:: Exercise goal ::
In the listing that follows, locate the line containing "Podemos dizer, então, que" and the line containing "A base da economia". Retype exactly those two lines and every line between them, and nothing more.

:: Recorded data ::
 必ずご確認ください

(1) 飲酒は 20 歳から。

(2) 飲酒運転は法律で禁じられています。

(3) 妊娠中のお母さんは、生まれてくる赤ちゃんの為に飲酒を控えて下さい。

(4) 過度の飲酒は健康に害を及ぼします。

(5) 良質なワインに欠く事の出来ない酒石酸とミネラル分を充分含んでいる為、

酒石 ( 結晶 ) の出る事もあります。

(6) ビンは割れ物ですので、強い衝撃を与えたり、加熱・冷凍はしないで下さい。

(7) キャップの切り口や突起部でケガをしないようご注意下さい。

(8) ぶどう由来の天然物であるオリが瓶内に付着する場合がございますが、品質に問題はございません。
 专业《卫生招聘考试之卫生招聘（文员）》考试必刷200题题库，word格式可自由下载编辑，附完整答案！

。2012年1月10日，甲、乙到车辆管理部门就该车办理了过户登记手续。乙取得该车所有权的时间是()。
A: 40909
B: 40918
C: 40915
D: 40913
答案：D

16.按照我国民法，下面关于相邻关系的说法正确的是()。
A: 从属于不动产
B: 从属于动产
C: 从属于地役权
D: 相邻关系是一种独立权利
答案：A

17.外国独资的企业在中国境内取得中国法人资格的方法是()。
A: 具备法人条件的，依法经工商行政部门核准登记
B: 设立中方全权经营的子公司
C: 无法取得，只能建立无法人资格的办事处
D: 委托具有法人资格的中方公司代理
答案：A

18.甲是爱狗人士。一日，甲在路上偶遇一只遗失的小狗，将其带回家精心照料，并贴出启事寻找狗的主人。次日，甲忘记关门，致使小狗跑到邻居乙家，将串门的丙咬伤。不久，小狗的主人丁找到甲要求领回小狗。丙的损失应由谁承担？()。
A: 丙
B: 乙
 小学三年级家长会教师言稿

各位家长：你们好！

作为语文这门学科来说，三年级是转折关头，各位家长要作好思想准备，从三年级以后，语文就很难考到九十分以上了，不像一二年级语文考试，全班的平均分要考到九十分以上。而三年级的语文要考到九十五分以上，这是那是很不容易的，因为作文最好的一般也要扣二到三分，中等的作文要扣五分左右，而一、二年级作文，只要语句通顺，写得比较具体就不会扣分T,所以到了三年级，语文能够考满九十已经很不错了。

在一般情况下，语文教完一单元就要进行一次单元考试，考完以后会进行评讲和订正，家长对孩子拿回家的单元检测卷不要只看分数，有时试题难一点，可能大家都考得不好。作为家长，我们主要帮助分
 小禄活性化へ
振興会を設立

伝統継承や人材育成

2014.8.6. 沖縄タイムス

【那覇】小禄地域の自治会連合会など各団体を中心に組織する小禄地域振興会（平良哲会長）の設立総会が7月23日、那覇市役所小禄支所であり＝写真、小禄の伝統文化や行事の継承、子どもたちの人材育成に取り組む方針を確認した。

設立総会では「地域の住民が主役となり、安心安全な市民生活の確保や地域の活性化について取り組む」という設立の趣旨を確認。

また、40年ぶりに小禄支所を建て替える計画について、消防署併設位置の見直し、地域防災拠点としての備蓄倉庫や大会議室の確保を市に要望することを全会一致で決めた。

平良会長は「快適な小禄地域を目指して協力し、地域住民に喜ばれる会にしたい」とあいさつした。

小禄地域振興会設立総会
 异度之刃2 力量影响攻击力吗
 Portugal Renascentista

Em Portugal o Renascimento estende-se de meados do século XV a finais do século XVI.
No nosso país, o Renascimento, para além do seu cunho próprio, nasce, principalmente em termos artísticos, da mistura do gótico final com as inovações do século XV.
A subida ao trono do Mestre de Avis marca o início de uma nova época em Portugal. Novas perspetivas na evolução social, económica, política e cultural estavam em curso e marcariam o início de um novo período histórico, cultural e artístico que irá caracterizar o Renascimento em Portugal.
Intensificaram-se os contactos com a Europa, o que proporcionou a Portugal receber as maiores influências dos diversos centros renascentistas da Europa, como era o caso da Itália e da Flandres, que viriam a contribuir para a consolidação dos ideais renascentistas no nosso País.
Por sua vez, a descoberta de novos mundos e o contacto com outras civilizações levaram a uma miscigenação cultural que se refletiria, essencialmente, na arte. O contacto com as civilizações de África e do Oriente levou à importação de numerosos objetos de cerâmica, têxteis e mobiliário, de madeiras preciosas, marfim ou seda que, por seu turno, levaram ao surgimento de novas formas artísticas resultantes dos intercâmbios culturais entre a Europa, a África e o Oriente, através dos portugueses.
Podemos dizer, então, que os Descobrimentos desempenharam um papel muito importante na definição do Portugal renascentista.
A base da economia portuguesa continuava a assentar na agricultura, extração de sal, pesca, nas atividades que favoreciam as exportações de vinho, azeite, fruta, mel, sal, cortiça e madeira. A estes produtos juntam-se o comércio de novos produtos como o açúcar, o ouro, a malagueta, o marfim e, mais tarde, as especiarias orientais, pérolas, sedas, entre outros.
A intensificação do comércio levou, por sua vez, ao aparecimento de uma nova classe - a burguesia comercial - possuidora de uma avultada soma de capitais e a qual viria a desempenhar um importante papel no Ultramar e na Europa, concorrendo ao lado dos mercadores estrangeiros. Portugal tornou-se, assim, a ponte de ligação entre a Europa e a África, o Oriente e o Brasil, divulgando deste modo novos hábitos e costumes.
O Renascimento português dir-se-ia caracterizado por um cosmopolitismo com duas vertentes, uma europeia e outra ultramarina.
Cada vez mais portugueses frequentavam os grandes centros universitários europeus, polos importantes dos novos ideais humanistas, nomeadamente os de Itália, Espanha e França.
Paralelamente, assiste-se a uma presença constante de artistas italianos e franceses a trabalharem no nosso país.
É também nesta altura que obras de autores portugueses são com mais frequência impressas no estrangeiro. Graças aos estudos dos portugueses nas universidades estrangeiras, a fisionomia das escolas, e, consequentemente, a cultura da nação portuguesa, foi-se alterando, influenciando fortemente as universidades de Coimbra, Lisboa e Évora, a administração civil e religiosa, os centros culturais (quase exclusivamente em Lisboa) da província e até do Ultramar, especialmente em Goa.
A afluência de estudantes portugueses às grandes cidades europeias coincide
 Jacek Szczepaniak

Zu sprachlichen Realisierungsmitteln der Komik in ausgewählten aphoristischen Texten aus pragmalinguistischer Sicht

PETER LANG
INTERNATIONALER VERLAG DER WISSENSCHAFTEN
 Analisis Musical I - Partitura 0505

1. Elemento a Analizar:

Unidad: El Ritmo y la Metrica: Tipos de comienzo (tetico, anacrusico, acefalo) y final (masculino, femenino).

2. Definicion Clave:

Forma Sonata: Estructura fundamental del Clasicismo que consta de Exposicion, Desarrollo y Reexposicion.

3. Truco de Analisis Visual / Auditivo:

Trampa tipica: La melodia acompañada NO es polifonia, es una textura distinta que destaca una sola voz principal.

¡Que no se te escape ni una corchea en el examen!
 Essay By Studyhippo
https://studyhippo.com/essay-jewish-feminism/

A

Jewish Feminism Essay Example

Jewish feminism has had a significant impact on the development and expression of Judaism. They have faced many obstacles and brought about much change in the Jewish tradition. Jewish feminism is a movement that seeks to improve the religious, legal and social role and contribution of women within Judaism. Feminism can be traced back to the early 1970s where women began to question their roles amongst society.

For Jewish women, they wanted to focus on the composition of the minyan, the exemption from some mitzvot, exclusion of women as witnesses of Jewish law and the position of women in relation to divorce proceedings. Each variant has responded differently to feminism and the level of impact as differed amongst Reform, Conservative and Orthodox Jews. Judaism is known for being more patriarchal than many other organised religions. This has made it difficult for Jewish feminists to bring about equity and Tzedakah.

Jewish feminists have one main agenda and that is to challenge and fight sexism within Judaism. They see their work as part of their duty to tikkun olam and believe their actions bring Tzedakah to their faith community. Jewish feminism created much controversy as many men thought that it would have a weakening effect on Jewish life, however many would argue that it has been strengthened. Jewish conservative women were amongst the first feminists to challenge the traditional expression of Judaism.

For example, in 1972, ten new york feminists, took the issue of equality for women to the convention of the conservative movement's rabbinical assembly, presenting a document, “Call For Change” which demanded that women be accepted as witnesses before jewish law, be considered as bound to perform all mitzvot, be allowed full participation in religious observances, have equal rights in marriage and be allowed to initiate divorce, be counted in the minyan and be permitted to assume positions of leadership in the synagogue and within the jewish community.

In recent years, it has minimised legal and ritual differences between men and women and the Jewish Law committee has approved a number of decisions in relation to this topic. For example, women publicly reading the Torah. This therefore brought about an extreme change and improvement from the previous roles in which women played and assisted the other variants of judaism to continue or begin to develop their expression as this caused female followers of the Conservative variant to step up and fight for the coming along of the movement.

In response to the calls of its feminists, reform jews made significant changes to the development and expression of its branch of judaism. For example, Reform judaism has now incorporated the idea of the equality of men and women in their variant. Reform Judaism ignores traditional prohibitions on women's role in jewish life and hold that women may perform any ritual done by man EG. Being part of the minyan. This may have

:: Task output ::
Podemos dizer, então, que os Descobrimentos desempenharam um papel muito importante na definição do Portugal renascentista.
A base da economia portuguesa continuava a assentar na agricultura, extração de sal, pesca, nas atividades que favoreciam as exportações de vinho, azeite, fruta, mel, sal, cortiça e madeira. A estes produtos juntam-se o comércio de novos produtos como o açúcar, o ouro, a malagueta, o marfim e, mais tarde, as especiarias orientais, pérolas, sedas, entre outros.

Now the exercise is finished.